SNAP provides food aid to roughly one in eight Americans, primarily low-income households. The ongoing shutdown has left many families anxious about when, or if, they will receive help.
Despite the uncertainty, officials in several states acted quickly after Thursday’s lower court order to issue full November payments before a potential reversal. Wisconsin confirmed that $104 million in food benefits had already been loaded onto electronic cards for about 337,000 households. Oregon’s governor, Tina Kotek, said state workers “worked through the night” to ensure every family relying on SNAP could buy groceries by Friday. Hawaii officials also moved swiftly once the court order arrived.
“We moved with haste once we verified everything,” said Joseph Campos II, deputy director of Hawaii’s Department of Human Services.
But the Supreme Court’s intervention may halt other states from following suit. The administration criticized those that acted quickly, arguing they were “trying to seize what they could of the agency’s finite set of remaining funds, before any appeal could even be filed, and to the detriment of other States’ allotments.”
“Once those billions are out the door, there is no ready mechanism for the government to recover those funds,” Solicitor General D. John Sauer wrote in the filing.
Officials in California, Kansas, New Jersey, Pennsylvania and Washington state also released full SNAP payments on Friday, while others said benefits would arrive over the weekend or early next week. Several states awaited further federal guidance before proceeding.
READ ALSO: Trump administration appeals ruling requiring full SNAP funding in November
The legal back-and-forth has deepened anxiety among families dependent on the program. A single person can receive up to nearly $300 in monthly food aid, while a family of four may receive close to $1,000, though many get less based on income.
In Newark, New Jersey, college student and single mother Jasmen Youngbey said she spent part of Friday waiting at a food pantry, her SNAP balance at zero. “Not everybody has cash to pull out and say, ‘OK, I’m going to go and get this,’ especially with the cost of food right now,” she said. Later that day, her benefits finally arrived.

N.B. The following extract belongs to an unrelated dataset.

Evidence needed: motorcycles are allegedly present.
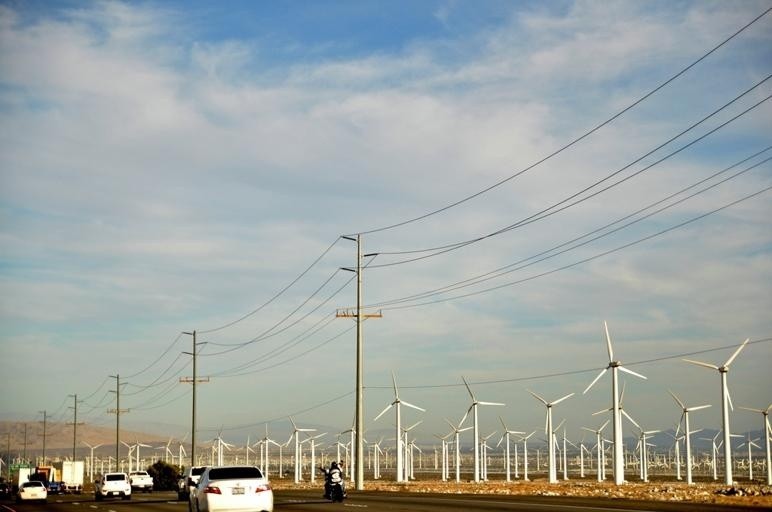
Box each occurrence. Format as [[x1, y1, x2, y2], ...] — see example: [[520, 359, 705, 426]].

The administration had initially said no SNAP payments would be available in November due to the shutdown. But two federal judges ruled otherwise, directing officials to tap an emergency reserve fund of more than $4.6 billion and use other available money to cover the full cost, estimated between $8.5 billion and $9 billion monthly.
The administration refused, saying Congress must approve additional spending and that other funds were needed to support child nutrition programs. On Thursday, U.S. District Judge John J. McConnell Jr. ordered the government to fully fund the benefits, rejecting the White House plan to pay only 65% of the usual amount.
In response, the administration argued that the judge had overstepped his authority. “This unprecedented injunction makes a mockery of the separation of powers,” Sauer told the Supreme Court.
Several states, meanwhile, said they were prepared to distribute the funds as soon as approval was restored, AP reported.
READ ALSO: Trump administration ordered to fully fund SNAP benefits in November after judge’s ruling
North Carolina hinted at sending out partial payments on Friday, with the remainder expected soon. Illinois, Kentucky, Louisiana and North Dakota also distributed partial benefits. In Delaware, Democratic Gov. Matt Meyer said the state had used its own money to issue the first of what could become weekly relief payments for SNAP recipients.